Extracted material:
# # #

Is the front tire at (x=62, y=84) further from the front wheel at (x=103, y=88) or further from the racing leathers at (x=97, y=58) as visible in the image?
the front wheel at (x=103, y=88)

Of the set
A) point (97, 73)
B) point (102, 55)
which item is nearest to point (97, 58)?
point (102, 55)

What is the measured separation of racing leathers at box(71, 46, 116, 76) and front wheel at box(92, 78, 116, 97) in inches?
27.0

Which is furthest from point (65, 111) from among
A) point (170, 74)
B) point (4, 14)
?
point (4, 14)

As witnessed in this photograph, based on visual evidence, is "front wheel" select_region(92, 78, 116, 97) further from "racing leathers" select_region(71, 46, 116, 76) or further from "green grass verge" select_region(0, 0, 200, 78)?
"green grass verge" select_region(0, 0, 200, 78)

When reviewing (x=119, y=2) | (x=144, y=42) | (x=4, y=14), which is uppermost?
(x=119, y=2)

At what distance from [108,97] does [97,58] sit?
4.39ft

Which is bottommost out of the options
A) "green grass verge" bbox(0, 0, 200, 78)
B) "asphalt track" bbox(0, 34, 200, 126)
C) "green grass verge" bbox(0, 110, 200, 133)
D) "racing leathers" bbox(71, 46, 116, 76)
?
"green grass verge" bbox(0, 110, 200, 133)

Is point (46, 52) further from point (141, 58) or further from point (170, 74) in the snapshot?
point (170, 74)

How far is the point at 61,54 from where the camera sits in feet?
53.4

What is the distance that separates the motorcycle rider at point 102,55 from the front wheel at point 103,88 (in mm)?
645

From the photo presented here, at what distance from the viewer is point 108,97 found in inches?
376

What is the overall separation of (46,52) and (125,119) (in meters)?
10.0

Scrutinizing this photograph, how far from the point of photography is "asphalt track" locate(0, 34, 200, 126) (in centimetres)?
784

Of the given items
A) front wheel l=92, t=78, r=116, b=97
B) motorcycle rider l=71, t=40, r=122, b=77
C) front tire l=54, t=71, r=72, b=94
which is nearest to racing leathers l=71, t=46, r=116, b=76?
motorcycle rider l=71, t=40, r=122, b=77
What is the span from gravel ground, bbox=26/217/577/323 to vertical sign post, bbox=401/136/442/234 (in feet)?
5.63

# # #

What to produce: Can you quote the rows verbatim, starting at the line that contains "At what distance from [108,97]" and going through the last of the rows?

Complete output:
At what distance from [108,97] does [97,58] sit?
4.39ft

Which is bottommost out of the options
A) "green grass verge" bbox(0, 0, 200, 78)
B) "asphalt track" bbox(0, 34, 200, 126)
C) "green grass verge" bbox(0, 110, 200, 133)
D) "racing leathers" bbox(71, 46, 116, 76)
?
"green grass verge" bbox(0, 110, 200, 133)

Is point (46, 52) further from point (141, 58) or further from point (170, 74) in the snapshot?
point (170, 74)

How far is the point at 61,54 from where the camera sits in feet?
53.4

What is the distance that separates the motorcycle rider at point 102,55 from the front wheel at point 103,88 (in mm)?
645

From the photo presented here, at what distance from the viewer is point 108,97 found in inches?
376

What is the overall separation of (46,52) and (125,119) (in meters)?
10.0

Scrutinizing this photograph, how far from the point of photography is "asphalt track" locate(0, 34, 200, 126) (in centimetres)?
784

Of the given items
A) front wheel l=92, t=78, r=116, b=97
B) motorcycle rider l=71, t=40, r=122, b=77
C) front tire l=54, t=71, r=72, b=94
which is nearest to racing leathers l=71, t=46, r=116, b=76?
motorcycle rider l=71, t=40, r=122, b=77
What is the span from gravel ground, bbox=26/217/577/323 to vertical sign post, bbox=401/136/442/234 (in feet)?
5.63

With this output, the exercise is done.